The diesel fuel rate, which currently stands at 39.6 cents per gallon, is calculated under state law by the Department of Revenue Services based upon price changes over the past year, and the new rate effective July 1 won’t be known until next month. But according to the U.S. Energy Information Administration, the price of diesel fuel on New England highways has grown from $3.03 to $4.21 since last June.

The diesel tax is responsible for about one-fifth of the nearly $500 million that retail fuel taxes raise annually for the Special Transportation Fund, the component of the annual budget dedicated to road, bridge and other infrastructure maintenance and upgrades.

The legislature’s nonpartisan Office of Fiscal Analysis had warned shortly before the 2011 legislative session began that the transportation fund, which totals nearly $1.2 billion this fiscal year, was on pace to run $71 million in deficit in the fiscal year that begins July 1 unless adjustments were made.

Further complicating matters, the transportation fund has been harmed in recent years by the increasing use of revenues from a tax on wholesale fuel transactions for non-transportation programs.

State government dedicated $128 million from this wholesale tax to its General Fund this fiscal year, leaving $165 million for transportation.

Malloy, who decried this diversion of fuel tax revenues during last fall’s campaign, originally proposed several measures to strengthen the transportation fund in 2011-12 including:

  • Shifting $35 million in wholesale fuel revenue from the General Fund to transportation.
  • Adding 3 cents per gallon to the retail gasoline tax.
  • And adding 2 cents per gallon to the retail tax on diesel fuel.

But legislators rejected the gasoline tax hike, choosing instead to shift even more wholesale fuel tax revenue, $61 million, away from the General Fund.

The legislature did boost diesel fuel taxes by 3 cents instead of 2. But the extra penny came at the request of the truckers’ association, which offered to support the higher tax hike if lawmakers and Malloy would agree to scrap a proposal to end the municipal property tax exemption for large commercial vehicles.

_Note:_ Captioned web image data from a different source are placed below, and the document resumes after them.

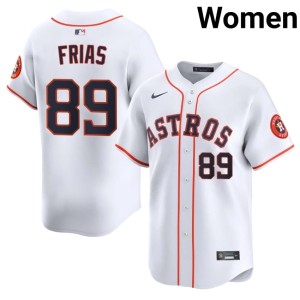 Francisco Frias HOU #89 Authentic Women's White Jersey 982360-524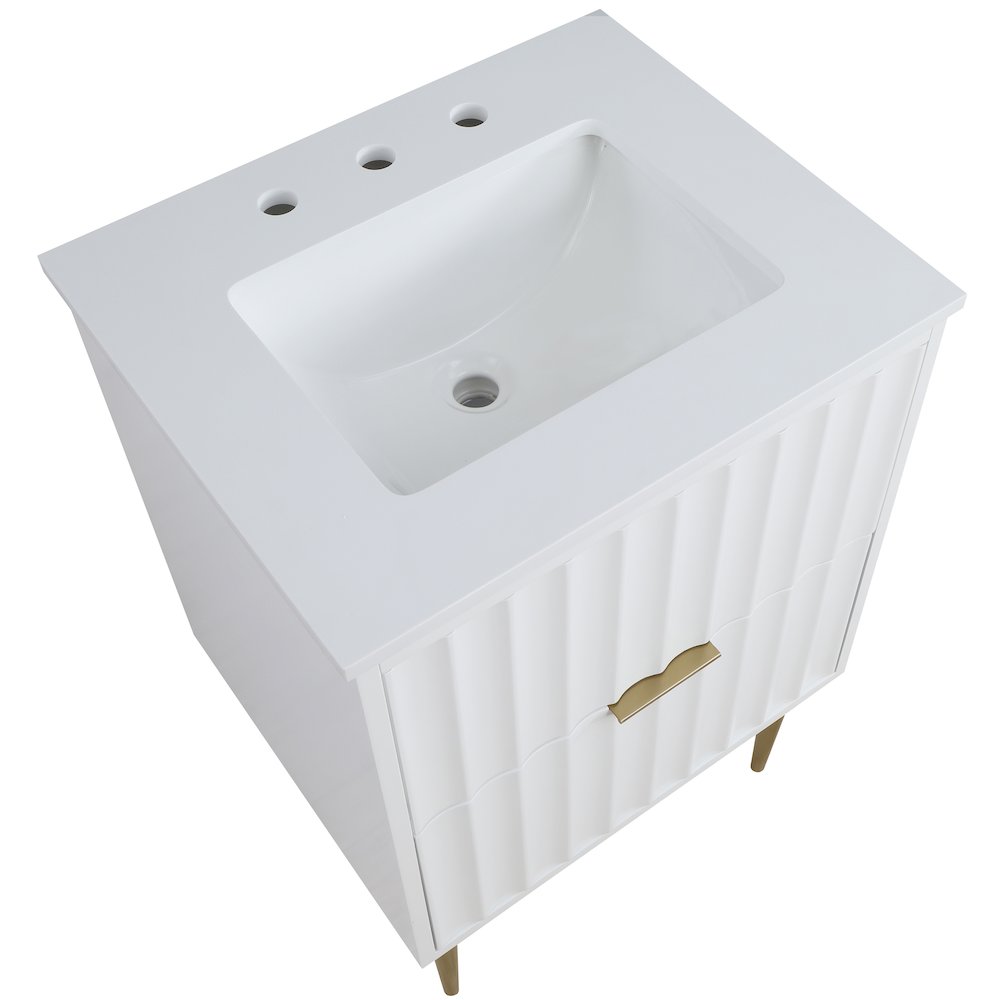 Modernist White Bathroom Vanity. Picture 8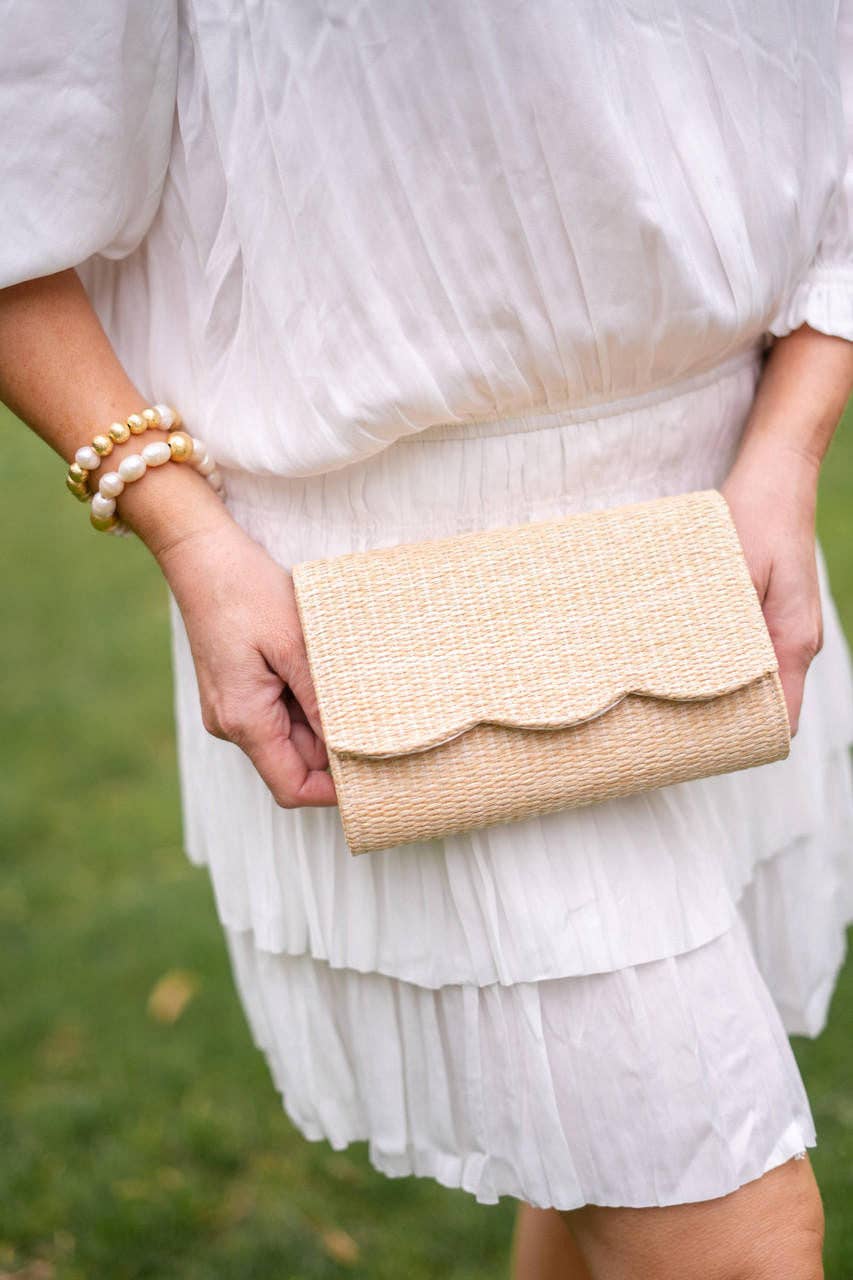 Scalloped Ruby Straw Clutch- Gold Charm - WS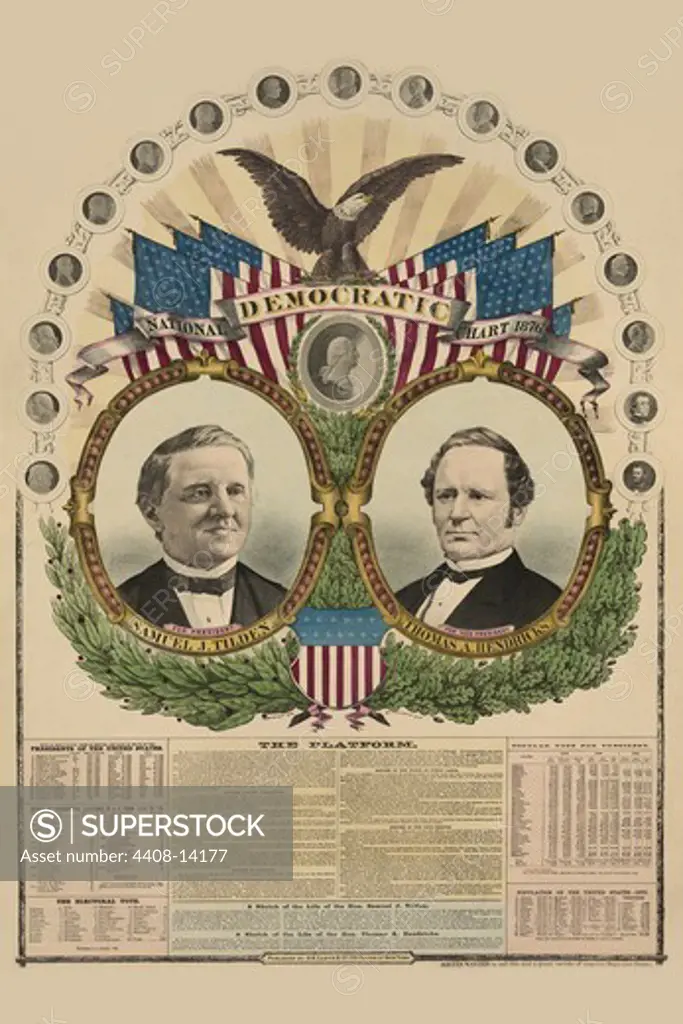 National Democratic chart, 1876--For president, Samuel J. Tilden, for vice president, Thomas A. Hendricks, Famous Americans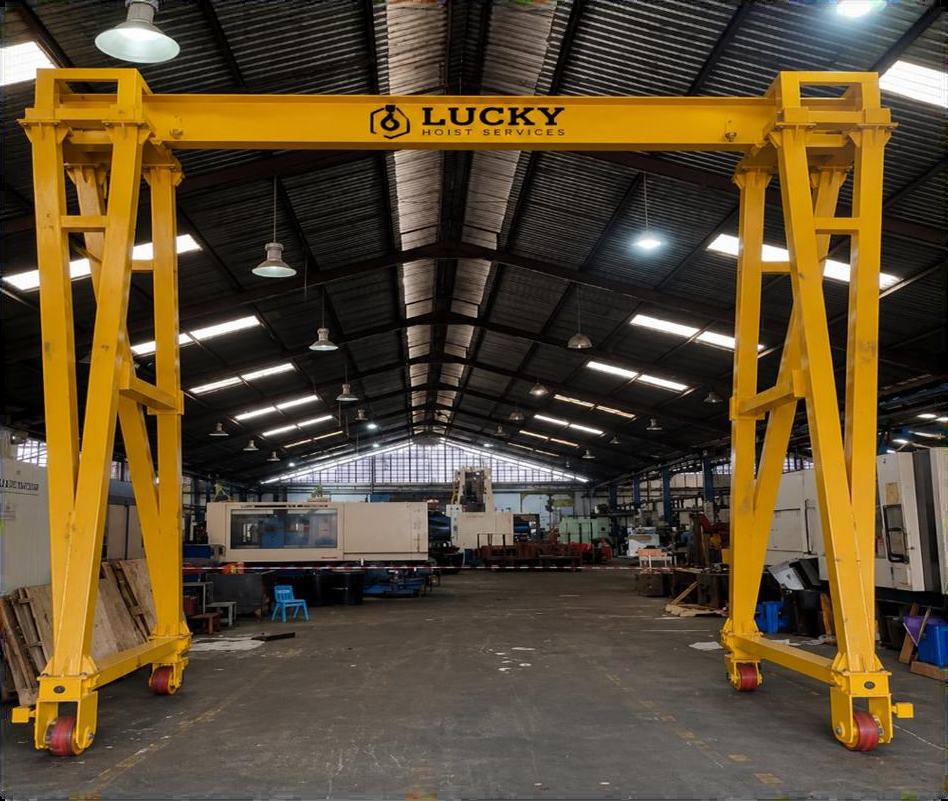 Tyre-mounted gantry crane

The $19.83 billion state budget that lawmakers adopted earlier this month for the coming fiscal year includes a $1.3 billion transportation fund now projected to have a $1.5 million surplus.

But Riley said that given the surge in fuel prices over the past year, the association believes the annual adjustment in diesel taxes will yield a tax increase large enough to cover at least 2 of the 3 cents added in the adopted budget.

Still, legislators and Malloy chose to cut close to $700 million from social service and other programs, boost overall state taxes by more than $1.5 billion, and have a tentative concession deal with state employee unions that the administration says would save $1.6 billion over the next two years.

Given all of these tough decisions, the House chairwoman of the tax-writing Finance, Revenue and Bonding Committee said officials would risk opening a political Pandora’s Box if they canceled a tax hike for one interest.

“Once you do that for one group, you’re probably going to hear from a lot of others,” Rep. Patricia Widlitz, D-Guilford, said, adding lawmakers already accommodated the truckers once by leaving the property tax exemption in place.

Malloy’s budget director, Office of Policy and Management Secretary Benjamin Barnes, also was wary of the association’s request. “How is that not going back on your word?” he said. “They agreed to support a 3-cent-increase if we worked with them on the (property tax) exemption.”